Increasing your oneness

By Ryann Kuykendall

Imagine the one person you absolutely can’t stand. Now think of Jesus inviting himself to a private dinner in this person’s home. Next visualize Jesus happily sitting on a couch to talk with him or Jesus cooking dinner in her kitchen. In Luke 19: 1-10, it is written that Jesus did just this. Jesus invited himself into Zaccheaus’s house. Zaccheaus lived life as a hated man, a tax collector, but when Jesus asked Zaccheaus to follow, he did so without hesitation. With that first step towards Jesus, Zaccheaus became a new man, a man of God.

During the retreat, “Treasuring Jesus’ Examples of Healing and Justice,” this was the most difficult of the four readings for many to accept happily. The other three readings were Luke 18 1-8, Luke 7: 11-17 and Luke 18: 35-43. Denise Simone and Cele Breen led the retreat last month at St. Francis Xavier Catholic Church.

Even now my blood starts to boil thinking of my particular person with Jesus. But isn’t that the challenge He gave us? Love. It can be corny and full of good feelings or it can be the greatest trial. Jesus lived a life of love and thankfully we are left with written accounts. The rest is up to us. What do we do with His message?

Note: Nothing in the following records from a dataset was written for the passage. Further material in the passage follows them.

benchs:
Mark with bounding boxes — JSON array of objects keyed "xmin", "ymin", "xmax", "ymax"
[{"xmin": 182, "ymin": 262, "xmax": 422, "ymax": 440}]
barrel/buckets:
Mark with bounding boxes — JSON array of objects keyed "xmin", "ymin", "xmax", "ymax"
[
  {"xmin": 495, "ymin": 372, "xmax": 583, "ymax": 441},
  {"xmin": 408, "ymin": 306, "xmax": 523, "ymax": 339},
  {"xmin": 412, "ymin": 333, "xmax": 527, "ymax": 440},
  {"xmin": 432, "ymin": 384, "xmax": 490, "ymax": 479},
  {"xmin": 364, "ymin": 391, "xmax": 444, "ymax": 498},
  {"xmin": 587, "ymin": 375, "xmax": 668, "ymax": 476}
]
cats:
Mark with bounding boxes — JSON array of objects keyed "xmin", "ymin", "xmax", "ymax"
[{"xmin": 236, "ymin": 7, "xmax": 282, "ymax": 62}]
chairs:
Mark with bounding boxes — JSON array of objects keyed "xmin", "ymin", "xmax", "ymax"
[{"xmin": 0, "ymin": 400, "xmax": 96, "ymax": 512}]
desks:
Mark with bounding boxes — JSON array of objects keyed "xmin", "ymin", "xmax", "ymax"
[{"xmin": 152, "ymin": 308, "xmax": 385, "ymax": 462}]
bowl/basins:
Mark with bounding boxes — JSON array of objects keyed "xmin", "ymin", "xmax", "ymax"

During the retreat a radiant 92 year-old nun sitting next to me softly asked, “Please help to increase my oneness,” while handing me a pen and paper. She wanted my name and number. It was then that it all came together. Jesus told his parables, raised the dead, cured the blind and had dinner with the hated to increase our oneness. What a beautiful part of being. The widows in Luke 18:1-8 and Luke 7: 11-17 were alone. They were invisible outcasts. So was the blind man of Luke 18: 35-43 yet they all three kept praying, kept their faith. Then there are people like Zaccheaus who seem to not have faith, only bad attitudes. Yet they are just as much loved by God as you or I. As much as we may not like our Zaccheaus-like person, we are called to love him or her and invite him or her out of “tree” to a life with Jesus.

Our retreat leaders, Simone and Breen, asked thoughtful questions of us. They asked us what are some ways that we can, like the widow in Luke 7: 11-17, act of character for the sake of justice? Who might be desperately screaming to us for our attention or concern? Who might be “lost” and need to be returned to their place as children of God? How do we bring them back as our brothers and sisters? Who might “fall out of a tree” if we asked them for hospitality and sat down with them today?